== SUPPLIED RECORDS ==

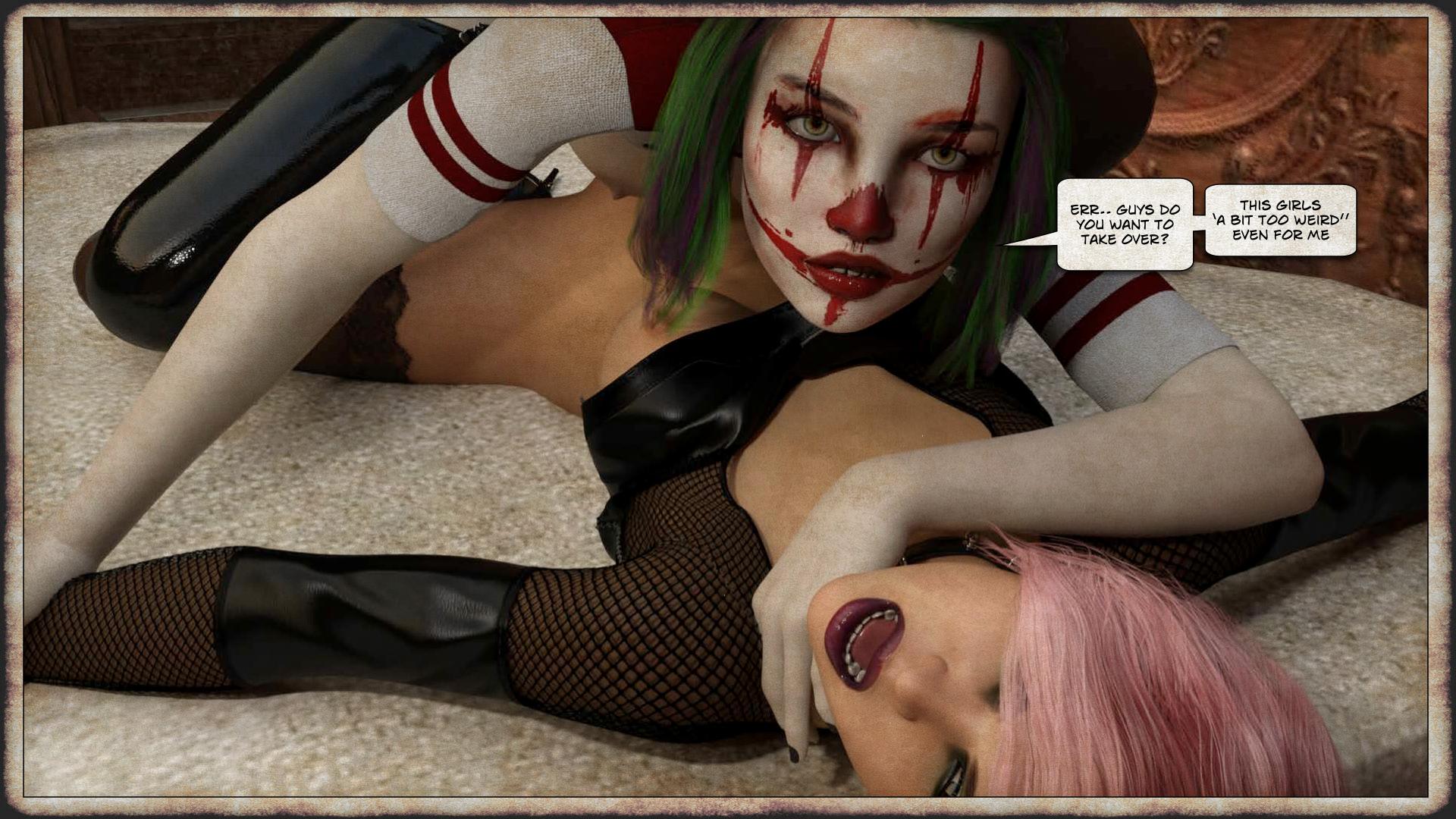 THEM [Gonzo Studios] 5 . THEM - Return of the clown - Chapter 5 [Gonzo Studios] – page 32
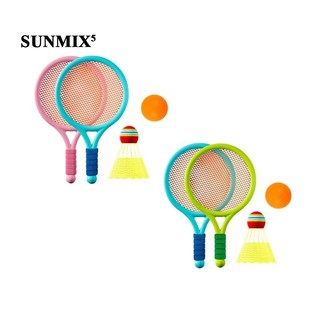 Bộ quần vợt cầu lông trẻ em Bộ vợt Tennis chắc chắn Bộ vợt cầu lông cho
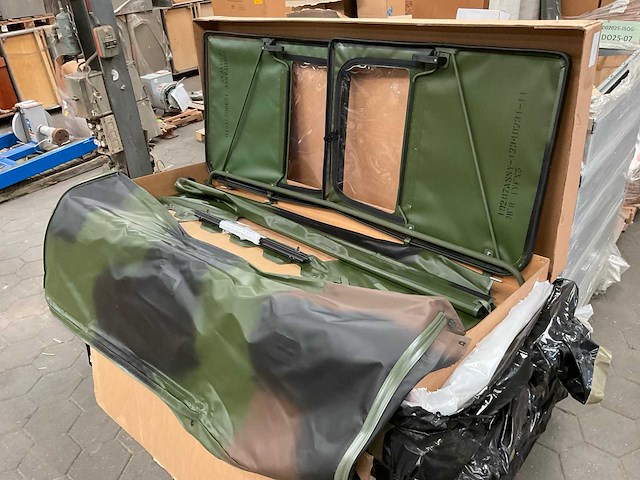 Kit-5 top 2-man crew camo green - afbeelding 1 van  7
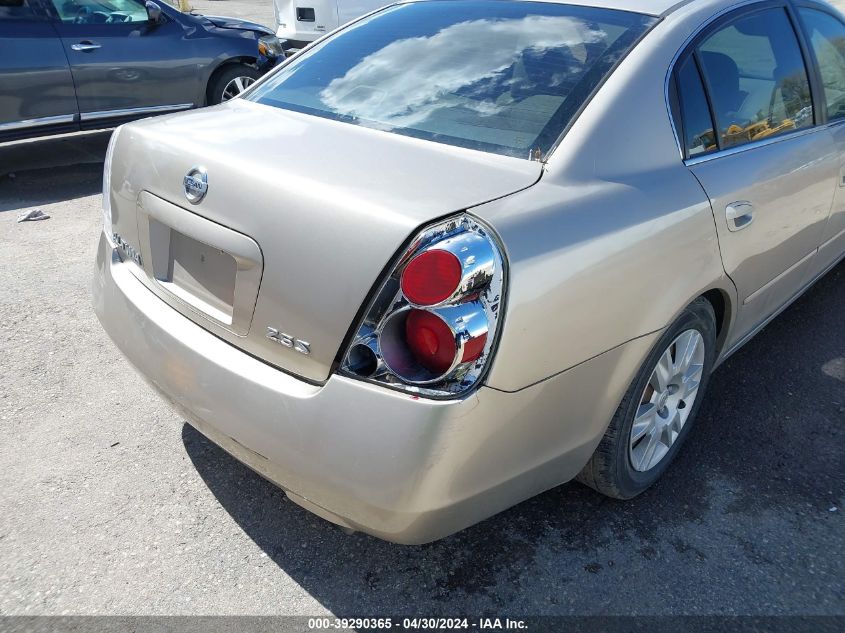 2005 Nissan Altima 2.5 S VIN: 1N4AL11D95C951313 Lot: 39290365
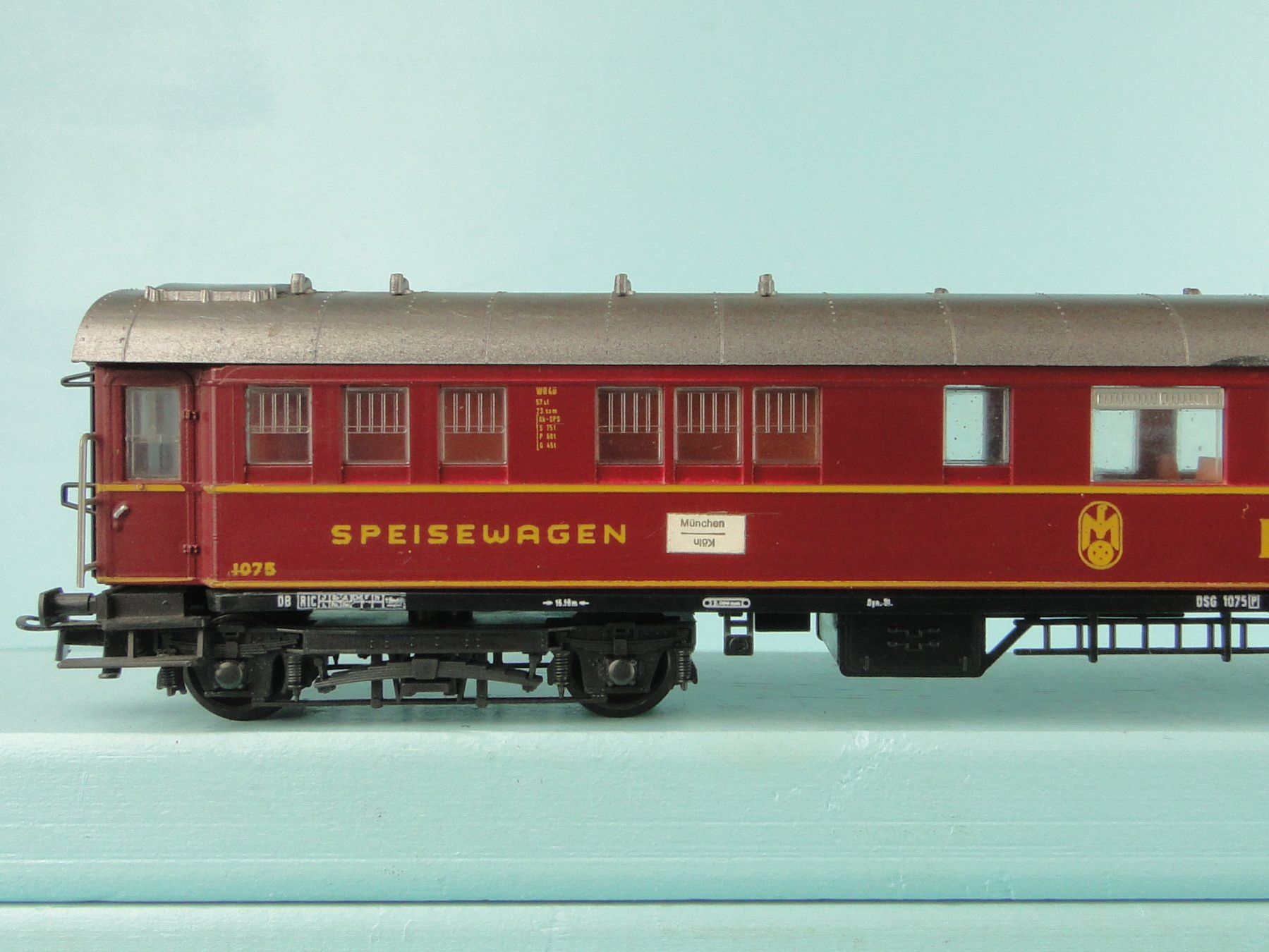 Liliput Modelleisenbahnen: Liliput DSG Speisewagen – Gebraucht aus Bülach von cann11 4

===

(WORK ORDER): Copy the records above exactly, leaving out every picture.

(SOLUTION):
 THEM [Gonzo Studios] 5 . THEM - Return of the clown - Chapter 5 [Gonzo Studios] – page 32
 Bộ quần vợt cầu lông trẻ em Bộ vợt Tennis chắc chắn Bộ vợt cầu lông cho
 Kit-5 top 2-man crew camo green - afbeelding 1 van  7
 2005 Nissan Altima 2.5 S VIN: 1N4AL11D95C951313 Lot: 39290365
 Liliput Modelleisenbahnen: Liliput DSG Speisewagen – Gebraucht aus Bülach von cann11 4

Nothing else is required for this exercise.